:: AVAILABLE DATA ::

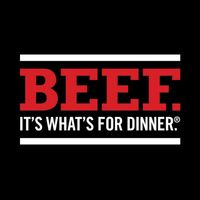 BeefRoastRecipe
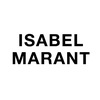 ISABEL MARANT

:::
:: AVAILABLE DATA ::

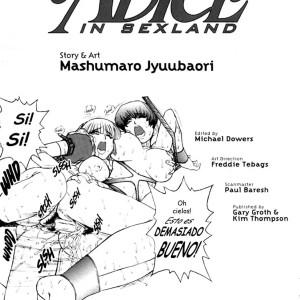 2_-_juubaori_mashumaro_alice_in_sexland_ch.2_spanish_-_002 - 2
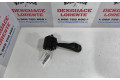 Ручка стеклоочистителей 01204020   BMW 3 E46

:::

=== PROBLEM DETAILS ===
Look back at the data above, then output exactly the lines from the line holding "2_-_juubaori_mashumaro_alice_in_sexland_ch.2_spanish_-_002 - 2" up to and including the line holding "Ручка стеклоочистителей 01204020". Leave out the pictures.

=== ANSWER BOX ===
 2_-_juubaori_mashumaro_alice_in_sexland_ch.2_spanish_-_002 - 2
 Ручка стеклоочистителей 01204020   BMW 3 E46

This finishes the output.